[CONSIGNE A]: Reproduisez à l'identique le passage du texte sur les poèmes classiques japonais, en commençant par « Je passe maintenant » et en allant jusqu'à « Quelle pitié ! ».

Ce poème me plait bien, sans quoi il ne serait pas ici, mais je suppose qu’il est l’occasion de faire une remarque d’ordre plus global, éclairant peut-être mes propos introductifs de cette section. En effet, il y a ici un jeu de mots sur le nom de l’île, Ojima ou Oshima (shima signifie « île »), et le verbe oshimu, qui signifie « regretter » – le genre de jeu de mots que l’on retrouve très, très souvent dans ces poèmes classiques. En fait, ce jeu de mots précisément se retrouve dans d’autres poèmes, plus loin dans l’anthologie, et je ne suis vraiment pas certain que Fujiwara no Ariie ait été le premier à en faire usage… La valeur poétique demeure, dans le cas présent – mais tous ceux qui usent de ce même jeu de mots ne brillent pas autant.


Et là, pour le coup, c’est probablement le signe, effectivement, d’une certaine « décadence » du genre poétique, dont les prémices remontent peut-être à Heian, et liée à l’affectation des poètes de cour – tout particulièrement de ceux que nous appellerions des « poètes du dimanche », et ils sont nombreux : certains d’entre eux reprennent sans cesse, comme par automatisme, les mêmes jeux de mots mille fois employés, ou, dans un registre assez proche, des épithètes poétiques (on serait tenté de dire « homériques ») devenues elles aussi autant de clichés, mais qui suffisent à occuper un ou deux vers – dans des tanka (ou, pire encore, des haïkus, plus tard – les générations ultérieures ne seront pas forcément épargnées par ce travers…), cela peut occuper jusqu’à deux vers, n’en laissant plus que trois pour que notre poète se montre un peu plus « inventif », voire « personnel »… Toujours ça de gagné, hein ? Mais, dans le cas du présent tanka, cela me paraît fonctionner – la répétition ultérieure du même procédé produira un effet tout autre…


Citons un deuxième poème de notre auteur – où l’amour triste a des accents de dépit voire de colère (p. 182 également) :


Je ne t’oublierai pas !


M’avait-elle assuré


En me disant adieu, pourtant


Depuis cette nuit-là, seule la lune,


Suivant son cours, est revenue.


Je passe maintenant à Minamoto no Sanetomo (1192-1219), qui ne fut pas que poète, mais aussi le troisième shôgun de Kamakura. Il est mort jeune, comme vous pouvez le constater – assassiné… En fait, politiquement, il n’a de toute façon guère brillé : titulaire de la charge du bakufu, il n’a guère été qu’une marionnette, notamment vis-à-vis des régents Hôjô complotant dans l’ombre… Mais il a par contre brillé en tant que poète, et a été très tôt reconnu à cet égard. J’en citerai deux œuvres, dont la première n’évoque certes pas le gouvernement militaire qu’il était censé exercer (p. 184) :


Quelle pitié !


À sa vue les larmes


Roulent sans fin :


Cet enfant qui n’a plus de parents


Cherchant en vain sa mère…


Je suppose que ce deuxième poème a un caractère allégorique (pp. 184-185) :


Oh ! Ces vagues mugissantes


Qui du large déferlent


Sur la grève


Dans un tumulte de déchirures, de cassures,


Et d’éclaboussures !

[EXTRAITS DU CORPUS]:

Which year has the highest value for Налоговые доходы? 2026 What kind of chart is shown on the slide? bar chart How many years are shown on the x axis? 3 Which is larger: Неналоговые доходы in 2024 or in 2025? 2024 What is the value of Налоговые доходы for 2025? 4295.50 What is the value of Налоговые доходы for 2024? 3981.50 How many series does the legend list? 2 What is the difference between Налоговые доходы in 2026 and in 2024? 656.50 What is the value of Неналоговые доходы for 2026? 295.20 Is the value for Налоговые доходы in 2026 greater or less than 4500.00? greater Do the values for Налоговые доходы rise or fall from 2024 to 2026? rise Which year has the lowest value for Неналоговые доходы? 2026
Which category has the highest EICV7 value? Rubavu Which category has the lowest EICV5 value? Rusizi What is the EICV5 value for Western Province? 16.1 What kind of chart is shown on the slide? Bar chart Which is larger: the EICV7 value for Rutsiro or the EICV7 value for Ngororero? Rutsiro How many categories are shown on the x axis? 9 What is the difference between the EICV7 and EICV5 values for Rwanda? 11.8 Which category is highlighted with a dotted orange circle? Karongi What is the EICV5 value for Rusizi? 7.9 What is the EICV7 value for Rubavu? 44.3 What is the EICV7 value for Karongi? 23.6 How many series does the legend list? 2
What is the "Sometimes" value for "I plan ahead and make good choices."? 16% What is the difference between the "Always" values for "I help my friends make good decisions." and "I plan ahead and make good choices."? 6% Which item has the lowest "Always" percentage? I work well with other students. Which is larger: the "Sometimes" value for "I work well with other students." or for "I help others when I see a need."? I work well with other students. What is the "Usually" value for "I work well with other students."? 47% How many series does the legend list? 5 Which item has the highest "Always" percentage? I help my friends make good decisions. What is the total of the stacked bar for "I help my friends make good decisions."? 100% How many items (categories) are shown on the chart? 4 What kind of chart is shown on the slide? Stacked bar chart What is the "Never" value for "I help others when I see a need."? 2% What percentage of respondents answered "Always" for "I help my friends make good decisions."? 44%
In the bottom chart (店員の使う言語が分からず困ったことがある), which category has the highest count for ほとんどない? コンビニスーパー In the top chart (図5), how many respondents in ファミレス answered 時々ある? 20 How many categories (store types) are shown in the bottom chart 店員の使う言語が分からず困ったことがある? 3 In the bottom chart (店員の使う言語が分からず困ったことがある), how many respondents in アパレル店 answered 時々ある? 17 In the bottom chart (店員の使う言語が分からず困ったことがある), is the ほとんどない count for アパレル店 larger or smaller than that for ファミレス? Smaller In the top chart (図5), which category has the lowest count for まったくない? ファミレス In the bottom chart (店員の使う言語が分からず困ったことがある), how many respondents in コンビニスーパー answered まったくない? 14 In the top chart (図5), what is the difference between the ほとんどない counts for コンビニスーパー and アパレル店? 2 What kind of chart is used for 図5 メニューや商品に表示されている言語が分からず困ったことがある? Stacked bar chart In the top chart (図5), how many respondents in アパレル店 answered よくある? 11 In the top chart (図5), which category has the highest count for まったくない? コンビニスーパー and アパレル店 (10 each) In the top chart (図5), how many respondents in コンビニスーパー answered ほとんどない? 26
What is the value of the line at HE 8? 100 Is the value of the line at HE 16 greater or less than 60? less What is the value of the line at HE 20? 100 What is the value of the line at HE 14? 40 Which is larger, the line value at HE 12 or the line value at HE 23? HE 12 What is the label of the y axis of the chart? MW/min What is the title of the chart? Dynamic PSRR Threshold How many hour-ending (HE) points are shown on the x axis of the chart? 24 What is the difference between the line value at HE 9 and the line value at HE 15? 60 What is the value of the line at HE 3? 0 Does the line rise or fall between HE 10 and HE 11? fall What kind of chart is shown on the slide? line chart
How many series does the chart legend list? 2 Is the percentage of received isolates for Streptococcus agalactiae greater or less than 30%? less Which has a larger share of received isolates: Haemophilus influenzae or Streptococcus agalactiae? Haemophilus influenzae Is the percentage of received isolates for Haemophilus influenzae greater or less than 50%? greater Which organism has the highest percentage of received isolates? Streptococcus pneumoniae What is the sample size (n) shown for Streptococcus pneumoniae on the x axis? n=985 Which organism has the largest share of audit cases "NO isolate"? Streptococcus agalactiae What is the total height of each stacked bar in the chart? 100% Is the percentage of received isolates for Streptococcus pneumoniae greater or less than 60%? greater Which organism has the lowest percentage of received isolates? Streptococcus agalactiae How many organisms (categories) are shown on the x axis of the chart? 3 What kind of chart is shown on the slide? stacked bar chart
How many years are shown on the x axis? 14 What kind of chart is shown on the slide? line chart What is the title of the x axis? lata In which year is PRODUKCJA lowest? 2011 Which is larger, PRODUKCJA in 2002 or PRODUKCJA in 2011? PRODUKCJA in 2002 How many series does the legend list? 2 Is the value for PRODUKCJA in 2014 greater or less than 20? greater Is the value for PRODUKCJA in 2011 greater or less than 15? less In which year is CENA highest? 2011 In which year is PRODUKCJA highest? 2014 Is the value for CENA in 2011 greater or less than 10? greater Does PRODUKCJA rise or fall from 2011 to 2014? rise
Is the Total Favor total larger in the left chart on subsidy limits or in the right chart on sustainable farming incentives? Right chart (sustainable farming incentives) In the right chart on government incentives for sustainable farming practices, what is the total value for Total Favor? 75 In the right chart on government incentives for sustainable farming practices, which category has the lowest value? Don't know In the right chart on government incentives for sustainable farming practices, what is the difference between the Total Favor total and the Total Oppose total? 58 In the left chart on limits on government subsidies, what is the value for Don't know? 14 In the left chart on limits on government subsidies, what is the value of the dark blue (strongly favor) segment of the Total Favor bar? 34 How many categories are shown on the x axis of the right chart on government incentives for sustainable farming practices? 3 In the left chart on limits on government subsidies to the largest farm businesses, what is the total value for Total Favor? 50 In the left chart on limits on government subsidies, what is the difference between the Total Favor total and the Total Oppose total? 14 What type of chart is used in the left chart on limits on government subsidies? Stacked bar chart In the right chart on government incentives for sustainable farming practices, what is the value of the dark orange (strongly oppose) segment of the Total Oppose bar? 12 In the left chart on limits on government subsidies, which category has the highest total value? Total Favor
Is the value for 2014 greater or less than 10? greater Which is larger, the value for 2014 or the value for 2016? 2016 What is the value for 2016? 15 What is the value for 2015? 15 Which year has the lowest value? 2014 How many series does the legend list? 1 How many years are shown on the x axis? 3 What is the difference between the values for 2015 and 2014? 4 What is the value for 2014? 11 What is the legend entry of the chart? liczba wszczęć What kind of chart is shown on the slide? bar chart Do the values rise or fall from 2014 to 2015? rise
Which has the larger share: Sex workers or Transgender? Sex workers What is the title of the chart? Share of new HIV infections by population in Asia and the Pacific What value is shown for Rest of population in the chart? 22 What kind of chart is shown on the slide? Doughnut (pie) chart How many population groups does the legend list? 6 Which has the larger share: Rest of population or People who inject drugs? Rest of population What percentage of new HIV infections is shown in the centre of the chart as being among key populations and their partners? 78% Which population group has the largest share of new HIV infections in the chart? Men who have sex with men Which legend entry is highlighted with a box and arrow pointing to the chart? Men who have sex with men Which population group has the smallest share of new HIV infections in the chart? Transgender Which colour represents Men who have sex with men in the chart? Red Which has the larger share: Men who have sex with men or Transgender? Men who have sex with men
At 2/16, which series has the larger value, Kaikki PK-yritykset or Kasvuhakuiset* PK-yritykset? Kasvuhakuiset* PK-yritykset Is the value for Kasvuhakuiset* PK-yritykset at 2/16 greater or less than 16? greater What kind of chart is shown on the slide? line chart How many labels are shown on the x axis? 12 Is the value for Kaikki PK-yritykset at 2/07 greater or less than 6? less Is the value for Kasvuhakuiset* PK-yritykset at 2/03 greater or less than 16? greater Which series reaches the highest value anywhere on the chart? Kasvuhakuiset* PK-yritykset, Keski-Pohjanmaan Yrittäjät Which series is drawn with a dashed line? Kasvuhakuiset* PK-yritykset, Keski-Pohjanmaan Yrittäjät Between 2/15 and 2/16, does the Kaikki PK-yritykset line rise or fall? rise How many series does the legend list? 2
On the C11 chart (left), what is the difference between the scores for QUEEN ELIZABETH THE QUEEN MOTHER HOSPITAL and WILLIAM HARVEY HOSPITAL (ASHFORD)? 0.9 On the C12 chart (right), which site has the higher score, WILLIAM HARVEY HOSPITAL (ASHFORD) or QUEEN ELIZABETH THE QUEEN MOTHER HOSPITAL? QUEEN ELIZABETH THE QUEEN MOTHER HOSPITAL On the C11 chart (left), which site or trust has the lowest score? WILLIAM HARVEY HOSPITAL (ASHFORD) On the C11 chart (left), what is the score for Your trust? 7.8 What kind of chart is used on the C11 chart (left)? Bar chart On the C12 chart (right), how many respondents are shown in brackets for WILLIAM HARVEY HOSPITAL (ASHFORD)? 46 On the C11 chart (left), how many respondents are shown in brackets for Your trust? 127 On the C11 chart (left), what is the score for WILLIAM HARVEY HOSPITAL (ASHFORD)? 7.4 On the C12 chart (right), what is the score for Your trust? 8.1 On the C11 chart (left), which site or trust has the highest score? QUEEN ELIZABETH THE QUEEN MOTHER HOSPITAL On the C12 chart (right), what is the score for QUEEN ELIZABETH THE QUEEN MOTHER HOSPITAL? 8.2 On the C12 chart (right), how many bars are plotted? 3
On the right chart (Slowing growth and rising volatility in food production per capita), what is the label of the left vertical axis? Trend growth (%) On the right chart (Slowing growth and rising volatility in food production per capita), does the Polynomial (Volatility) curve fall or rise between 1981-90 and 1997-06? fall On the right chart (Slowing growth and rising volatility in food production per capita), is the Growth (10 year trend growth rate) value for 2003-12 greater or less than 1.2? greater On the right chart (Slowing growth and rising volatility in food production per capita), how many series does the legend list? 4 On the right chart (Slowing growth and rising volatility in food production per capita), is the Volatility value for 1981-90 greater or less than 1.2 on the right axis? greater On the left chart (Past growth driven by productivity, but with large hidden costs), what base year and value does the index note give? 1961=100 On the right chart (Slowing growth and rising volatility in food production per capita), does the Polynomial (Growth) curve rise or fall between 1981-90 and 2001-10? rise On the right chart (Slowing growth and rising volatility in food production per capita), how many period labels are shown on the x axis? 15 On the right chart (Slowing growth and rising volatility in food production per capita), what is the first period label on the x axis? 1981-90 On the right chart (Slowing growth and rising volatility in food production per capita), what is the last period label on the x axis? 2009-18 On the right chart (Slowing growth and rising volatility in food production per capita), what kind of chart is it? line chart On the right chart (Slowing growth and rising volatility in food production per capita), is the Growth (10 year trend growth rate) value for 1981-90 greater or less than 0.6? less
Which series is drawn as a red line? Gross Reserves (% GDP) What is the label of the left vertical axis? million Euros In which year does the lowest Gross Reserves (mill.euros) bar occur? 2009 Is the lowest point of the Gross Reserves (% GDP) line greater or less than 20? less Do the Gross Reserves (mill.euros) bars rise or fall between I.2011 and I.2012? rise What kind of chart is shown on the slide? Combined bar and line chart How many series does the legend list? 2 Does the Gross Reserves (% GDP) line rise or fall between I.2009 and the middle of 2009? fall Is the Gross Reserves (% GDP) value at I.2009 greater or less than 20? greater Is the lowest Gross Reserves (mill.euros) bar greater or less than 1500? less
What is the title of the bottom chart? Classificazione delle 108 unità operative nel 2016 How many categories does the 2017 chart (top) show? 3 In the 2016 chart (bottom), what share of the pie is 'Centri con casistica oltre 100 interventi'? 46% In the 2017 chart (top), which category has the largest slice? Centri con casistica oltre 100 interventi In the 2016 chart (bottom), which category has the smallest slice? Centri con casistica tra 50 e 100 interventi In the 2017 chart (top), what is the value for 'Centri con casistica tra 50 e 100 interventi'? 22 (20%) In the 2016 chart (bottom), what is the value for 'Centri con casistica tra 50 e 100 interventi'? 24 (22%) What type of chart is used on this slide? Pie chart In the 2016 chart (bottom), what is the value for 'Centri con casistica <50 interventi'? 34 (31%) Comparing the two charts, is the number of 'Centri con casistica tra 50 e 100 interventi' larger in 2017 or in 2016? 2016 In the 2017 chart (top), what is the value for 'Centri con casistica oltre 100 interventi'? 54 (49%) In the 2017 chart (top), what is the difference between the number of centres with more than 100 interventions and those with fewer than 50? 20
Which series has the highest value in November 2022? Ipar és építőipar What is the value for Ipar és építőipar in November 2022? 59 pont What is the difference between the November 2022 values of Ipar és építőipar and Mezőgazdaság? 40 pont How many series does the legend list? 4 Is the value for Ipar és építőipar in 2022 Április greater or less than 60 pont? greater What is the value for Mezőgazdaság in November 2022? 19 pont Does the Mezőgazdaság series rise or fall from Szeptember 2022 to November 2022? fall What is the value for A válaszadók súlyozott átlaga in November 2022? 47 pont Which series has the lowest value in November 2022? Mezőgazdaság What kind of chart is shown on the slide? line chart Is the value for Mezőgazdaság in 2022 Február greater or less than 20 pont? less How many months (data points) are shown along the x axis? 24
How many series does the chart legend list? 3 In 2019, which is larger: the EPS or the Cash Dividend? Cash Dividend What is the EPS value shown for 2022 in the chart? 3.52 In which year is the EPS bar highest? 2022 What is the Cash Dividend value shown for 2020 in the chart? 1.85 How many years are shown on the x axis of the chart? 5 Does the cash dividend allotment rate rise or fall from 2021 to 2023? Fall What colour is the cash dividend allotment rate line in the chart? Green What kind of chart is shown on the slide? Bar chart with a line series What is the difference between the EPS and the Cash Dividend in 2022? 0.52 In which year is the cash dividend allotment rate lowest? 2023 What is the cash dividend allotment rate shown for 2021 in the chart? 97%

[CONSIGNE B]: Recopiez à l'identique les lignes des entrées, de leur toute première ligne jusqu'à la ligne contenant « Which category has the highest EICV7 », celle-ci incluse.

[RÉSULTAT ATTENDU A]:
Je passe maintenant à Minamoto no Sanetomo (1192-1219), qui ne fut pas que poète, mais aussi le troisième shôgun de Kamakura. Il est mort jeune, comme vous pouvez le constater – assassiné… En fait, politiquement, il n’a de toute façon guère brillé : titulaire de la charge du bakufu, il n’a guère été qu’une marionnette, notamment vis-à-vis des régents Hôjô complotant dans l’ombre… Mais il a par contre brillé en tant que poète, et a été très tôt reconnu à cet égard. J’en citerai deux œuvres, dont la première n’évoque certes pas le gouvernement militaire qu’il était censé exercer (p. 184) :


Quelle pitié !

[RÉSULTAT ATTENDU B]:
Which year has the highest value for Налоговые доходы? 2026 What kind of chart is shown on the slide? bar chart How many years are shown on the x axis? 3 Which is larger: Неналоговые доходы in 2024 or in 2025? 2024 What is the value of Налоговые доходы for 2025? 4295.50 What is the value of Налоговые доходы for 2024? 3981.50 How many series does the legend list? 2 What is the difference between Налоговые доходы in 2026 and in 2024? 656.50 What is the value of Неналоговые доходы for 2026? 295.20 Is the value for Налоговые доходы in 2026 greater or less than 4500.00? greater Do the values for Налоговые доходы rise or fall from 2024 to 2026? rise Which year has the lowest value for Неналоговые доходы? 2026
Which category has the highest EICV7 value? Rubavu Which category has the lowest EICV5 value? Rusizi What is the EICV5 value for Western Province? 16.1 What kind of chart is shown on the slide? Bar chart Which is larger: the EICV7 value for Rutsiro or the EICV7 value for Ngororero? Rutsiro How many categories are shown on the x axis? 9 What is the difference between the EICV7 and EICV5 values for Rwanda? 11.8 Which category is highlighted with a dotted orange circle? Karongi What is the EICV5 value for Rusizi? 7.9 What is the EICV7 value for Rubavu? 44.3 What is the EICV7 value for Karongi? 23.6 How many series does the legend list? 2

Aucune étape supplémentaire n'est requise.